A parte embargante alega a existência de contradição na decisão quanto à fixação dos critérios de atualização monetária e de juros moratórios. Sustenta que, ao fixar a correção monetária, o decisum teria ignorado a superveniência da Lei nº 14.905/2024, que, com vigência a partir de 1º de setembro de 2024, alterou o art. 406 do Código Civil para estabelecer a incidência do IPCA acrescido de juros de 1% ao mês nos débitos civis.
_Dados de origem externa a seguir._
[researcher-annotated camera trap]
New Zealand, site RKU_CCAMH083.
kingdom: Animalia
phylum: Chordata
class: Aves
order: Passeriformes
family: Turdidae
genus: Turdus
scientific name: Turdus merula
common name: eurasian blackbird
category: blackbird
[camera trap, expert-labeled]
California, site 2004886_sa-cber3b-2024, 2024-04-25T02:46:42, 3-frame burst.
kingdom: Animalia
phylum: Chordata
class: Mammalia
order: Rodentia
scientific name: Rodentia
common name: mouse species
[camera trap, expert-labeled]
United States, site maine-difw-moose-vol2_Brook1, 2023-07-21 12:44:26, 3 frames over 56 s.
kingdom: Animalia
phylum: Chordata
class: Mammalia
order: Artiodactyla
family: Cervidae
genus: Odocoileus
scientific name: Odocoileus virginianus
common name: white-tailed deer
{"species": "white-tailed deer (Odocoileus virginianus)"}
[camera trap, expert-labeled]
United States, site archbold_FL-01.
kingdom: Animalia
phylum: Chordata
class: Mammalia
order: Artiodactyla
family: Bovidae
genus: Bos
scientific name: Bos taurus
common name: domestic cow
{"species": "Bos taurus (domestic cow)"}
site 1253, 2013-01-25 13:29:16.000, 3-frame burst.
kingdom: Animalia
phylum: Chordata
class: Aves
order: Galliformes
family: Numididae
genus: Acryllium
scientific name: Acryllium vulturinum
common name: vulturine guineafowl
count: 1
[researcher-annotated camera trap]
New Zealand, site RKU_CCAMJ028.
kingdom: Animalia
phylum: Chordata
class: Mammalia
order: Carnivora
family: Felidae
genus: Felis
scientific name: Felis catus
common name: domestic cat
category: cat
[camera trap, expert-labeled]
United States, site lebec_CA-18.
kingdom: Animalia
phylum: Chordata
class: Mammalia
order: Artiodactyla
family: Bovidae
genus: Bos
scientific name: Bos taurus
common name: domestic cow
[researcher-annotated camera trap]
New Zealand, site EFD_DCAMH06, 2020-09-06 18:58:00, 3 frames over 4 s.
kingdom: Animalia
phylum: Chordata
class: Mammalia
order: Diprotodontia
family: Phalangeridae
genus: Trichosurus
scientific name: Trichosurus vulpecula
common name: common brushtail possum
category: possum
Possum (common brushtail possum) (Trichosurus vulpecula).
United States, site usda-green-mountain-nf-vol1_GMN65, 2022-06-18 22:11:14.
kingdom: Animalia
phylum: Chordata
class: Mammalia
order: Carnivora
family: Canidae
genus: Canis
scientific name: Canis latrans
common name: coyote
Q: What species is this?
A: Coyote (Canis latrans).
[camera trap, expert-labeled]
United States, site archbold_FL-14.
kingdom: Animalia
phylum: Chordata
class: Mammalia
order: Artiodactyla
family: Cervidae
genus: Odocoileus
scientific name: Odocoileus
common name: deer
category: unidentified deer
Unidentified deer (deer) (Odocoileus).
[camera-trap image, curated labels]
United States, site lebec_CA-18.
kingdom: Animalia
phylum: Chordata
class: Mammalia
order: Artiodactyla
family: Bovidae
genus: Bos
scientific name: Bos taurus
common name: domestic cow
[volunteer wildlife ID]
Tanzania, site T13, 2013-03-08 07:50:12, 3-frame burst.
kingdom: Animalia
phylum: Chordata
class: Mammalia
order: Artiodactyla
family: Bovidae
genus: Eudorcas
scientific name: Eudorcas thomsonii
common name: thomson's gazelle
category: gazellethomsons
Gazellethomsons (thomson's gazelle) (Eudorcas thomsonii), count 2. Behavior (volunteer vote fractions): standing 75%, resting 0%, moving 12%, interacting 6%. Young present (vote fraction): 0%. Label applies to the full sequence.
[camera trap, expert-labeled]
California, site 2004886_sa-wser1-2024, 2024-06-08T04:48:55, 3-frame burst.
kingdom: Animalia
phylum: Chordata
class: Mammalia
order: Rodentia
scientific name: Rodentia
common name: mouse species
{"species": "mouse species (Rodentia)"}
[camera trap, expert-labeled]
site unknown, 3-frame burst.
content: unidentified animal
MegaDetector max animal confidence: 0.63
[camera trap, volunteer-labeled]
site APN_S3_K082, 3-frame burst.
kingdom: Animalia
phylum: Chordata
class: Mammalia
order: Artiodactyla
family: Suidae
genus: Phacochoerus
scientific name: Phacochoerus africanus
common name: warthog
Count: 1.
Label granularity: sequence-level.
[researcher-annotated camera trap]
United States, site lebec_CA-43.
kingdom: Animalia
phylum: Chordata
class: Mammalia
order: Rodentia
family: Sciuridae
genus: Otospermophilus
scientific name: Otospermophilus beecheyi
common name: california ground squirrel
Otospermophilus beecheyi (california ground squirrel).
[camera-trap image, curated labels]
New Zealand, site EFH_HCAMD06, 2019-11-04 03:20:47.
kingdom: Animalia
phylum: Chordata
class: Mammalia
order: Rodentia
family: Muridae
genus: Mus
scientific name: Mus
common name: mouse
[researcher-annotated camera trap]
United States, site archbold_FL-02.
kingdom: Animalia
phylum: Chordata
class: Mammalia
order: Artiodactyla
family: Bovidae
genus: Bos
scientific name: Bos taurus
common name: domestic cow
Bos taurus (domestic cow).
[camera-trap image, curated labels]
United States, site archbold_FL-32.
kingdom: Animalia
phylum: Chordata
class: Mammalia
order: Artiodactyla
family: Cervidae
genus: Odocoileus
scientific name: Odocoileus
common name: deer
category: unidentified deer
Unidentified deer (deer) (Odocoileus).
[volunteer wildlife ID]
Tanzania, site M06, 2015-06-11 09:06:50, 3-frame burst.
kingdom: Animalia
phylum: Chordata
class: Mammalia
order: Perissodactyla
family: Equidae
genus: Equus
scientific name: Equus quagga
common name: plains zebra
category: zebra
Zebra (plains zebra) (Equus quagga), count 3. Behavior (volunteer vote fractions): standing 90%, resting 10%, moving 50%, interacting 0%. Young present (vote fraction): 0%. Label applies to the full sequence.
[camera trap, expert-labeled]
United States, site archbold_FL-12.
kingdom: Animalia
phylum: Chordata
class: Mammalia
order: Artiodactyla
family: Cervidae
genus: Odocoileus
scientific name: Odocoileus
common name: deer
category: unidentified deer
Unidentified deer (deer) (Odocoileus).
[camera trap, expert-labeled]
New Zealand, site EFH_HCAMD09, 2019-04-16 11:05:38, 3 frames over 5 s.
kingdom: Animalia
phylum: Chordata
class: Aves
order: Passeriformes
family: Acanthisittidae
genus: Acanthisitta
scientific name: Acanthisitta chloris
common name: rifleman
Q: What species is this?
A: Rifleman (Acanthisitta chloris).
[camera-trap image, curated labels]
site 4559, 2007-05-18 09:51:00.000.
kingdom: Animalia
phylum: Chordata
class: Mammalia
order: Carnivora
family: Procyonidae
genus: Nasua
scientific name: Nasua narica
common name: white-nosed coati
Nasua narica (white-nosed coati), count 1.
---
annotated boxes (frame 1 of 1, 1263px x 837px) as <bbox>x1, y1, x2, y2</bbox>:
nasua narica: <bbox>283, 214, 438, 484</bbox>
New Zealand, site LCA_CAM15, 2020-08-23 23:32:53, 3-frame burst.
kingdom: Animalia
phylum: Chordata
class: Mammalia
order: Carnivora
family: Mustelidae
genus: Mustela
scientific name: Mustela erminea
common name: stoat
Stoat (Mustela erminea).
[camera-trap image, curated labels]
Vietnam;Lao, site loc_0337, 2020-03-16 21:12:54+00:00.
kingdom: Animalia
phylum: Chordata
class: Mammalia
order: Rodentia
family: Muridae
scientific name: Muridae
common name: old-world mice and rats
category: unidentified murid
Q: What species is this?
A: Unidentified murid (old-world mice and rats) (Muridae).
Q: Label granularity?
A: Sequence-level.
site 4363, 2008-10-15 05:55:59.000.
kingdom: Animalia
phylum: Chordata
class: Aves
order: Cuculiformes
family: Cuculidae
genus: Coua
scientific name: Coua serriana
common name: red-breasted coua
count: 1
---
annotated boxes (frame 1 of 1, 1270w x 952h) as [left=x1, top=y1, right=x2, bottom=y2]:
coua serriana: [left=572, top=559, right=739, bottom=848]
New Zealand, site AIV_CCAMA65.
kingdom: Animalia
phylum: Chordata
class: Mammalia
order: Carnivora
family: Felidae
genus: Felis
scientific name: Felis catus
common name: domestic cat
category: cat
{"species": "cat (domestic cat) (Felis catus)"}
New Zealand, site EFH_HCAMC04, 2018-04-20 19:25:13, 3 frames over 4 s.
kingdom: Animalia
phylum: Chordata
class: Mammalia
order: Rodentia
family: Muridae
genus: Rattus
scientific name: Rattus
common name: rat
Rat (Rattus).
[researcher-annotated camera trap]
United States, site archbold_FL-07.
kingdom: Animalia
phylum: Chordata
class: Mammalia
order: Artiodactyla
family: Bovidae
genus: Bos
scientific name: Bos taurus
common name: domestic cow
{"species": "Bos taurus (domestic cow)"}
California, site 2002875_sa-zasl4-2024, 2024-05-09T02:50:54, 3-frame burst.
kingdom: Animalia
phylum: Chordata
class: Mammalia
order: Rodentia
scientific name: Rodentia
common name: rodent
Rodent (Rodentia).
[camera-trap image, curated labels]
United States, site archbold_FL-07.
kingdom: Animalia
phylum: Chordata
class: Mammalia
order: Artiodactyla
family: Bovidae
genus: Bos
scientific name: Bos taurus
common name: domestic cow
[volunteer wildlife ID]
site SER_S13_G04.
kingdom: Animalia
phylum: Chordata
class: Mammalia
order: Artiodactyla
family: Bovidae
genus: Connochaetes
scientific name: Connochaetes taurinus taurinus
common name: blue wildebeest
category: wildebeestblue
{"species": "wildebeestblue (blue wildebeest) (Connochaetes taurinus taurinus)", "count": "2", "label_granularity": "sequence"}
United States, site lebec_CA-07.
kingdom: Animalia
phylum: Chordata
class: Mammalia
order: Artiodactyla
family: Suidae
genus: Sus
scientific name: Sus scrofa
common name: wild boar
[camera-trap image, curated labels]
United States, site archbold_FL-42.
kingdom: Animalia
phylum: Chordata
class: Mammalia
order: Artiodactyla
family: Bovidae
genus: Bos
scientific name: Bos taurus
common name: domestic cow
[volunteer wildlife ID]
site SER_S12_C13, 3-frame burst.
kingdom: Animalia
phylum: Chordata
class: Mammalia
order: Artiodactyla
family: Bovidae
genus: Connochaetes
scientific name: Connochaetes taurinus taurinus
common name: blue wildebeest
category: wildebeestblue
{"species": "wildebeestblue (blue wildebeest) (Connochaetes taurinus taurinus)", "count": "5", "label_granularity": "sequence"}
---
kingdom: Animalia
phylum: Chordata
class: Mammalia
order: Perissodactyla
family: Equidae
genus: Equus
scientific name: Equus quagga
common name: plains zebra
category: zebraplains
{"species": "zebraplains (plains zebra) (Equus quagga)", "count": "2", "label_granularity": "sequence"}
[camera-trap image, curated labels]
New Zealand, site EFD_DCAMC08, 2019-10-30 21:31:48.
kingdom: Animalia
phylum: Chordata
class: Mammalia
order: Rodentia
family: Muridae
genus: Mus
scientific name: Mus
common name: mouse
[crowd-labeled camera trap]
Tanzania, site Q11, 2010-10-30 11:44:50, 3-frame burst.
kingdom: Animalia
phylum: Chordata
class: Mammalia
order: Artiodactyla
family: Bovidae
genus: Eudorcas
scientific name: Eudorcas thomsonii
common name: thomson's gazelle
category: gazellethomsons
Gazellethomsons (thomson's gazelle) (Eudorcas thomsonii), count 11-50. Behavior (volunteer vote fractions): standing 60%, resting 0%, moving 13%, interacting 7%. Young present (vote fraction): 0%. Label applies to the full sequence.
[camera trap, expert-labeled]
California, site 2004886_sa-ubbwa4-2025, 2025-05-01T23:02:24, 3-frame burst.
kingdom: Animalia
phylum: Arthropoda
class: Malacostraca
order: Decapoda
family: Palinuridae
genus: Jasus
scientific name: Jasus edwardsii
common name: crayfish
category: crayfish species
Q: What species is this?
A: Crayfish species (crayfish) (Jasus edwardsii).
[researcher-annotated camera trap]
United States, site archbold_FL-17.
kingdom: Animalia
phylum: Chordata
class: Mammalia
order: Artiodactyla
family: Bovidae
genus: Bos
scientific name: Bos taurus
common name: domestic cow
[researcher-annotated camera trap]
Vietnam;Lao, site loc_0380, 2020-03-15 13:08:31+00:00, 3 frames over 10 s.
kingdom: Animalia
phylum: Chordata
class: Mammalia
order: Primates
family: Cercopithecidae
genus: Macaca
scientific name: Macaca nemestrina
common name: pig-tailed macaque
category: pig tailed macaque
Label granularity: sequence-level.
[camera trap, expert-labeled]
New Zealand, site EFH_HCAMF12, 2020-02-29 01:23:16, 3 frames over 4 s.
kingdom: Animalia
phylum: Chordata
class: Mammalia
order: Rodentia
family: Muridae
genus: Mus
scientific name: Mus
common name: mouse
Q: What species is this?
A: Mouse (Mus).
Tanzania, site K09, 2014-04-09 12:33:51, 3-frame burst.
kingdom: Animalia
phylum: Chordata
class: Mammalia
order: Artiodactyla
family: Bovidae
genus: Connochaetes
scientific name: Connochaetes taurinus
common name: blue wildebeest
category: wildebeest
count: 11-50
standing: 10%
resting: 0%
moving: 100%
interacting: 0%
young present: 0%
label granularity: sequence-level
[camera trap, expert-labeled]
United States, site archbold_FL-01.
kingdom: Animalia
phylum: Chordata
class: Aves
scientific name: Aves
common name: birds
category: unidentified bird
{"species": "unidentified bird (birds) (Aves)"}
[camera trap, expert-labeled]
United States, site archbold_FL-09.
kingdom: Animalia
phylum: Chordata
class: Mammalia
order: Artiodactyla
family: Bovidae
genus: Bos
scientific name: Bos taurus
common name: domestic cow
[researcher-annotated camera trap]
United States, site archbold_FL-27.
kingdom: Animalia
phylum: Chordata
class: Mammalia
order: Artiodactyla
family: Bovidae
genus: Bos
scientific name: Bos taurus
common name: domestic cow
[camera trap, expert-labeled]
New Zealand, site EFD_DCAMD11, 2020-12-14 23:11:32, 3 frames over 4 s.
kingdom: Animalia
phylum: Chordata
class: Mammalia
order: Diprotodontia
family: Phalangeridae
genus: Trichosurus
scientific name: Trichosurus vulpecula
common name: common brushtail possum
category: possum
Requer, assim, a correção do alegado vício, com o ajuste dos índices de correção monetária e juros moratórios em conformidade com a nova disciplina legal.

Devidamente intimada a parte Embargada não apresentou contrarrazões.

É o relatório. Passo a decidir.

 

FUNDAMENTAÇÃO

Os embargos são tempestivos e cabíveis, nos termos do art. 1.022 do Código de Processo Civil, razão pela qual devem ser conhecidos.

Não merece acolhida a pretensão recursal.

Com efeito, os embargos de declaração constituem instrumento destinado precipuamente a sanar omissão, obscuridade, contradição ou erro material em decisão judicial. Não se prestam à rediscussão do mérito da causa, tampouco à pretensão de atribuir efeito modificativo (infringente) ao julgado, salvo em hipóteses excepcionais, as quais não se verificam no caso dos autos.

No ponto atacado, observa-se que a decisão embargada expressamente tratou da aplicação dos critérios legais atualizados de juros e correção monetária, inclusive fazendo expressa referência à  Lei nº 14.905/2024, como se verifica no seguinte trecho da fundamentação:

 

No que se refere aos danos morais, os juros de mora devem ser aplicados a partir da data do evento danoso (art. 398 do CC e Súmula 54 do STJ) e a correção monetária desde a data do arbitramento do valor indenizatório.   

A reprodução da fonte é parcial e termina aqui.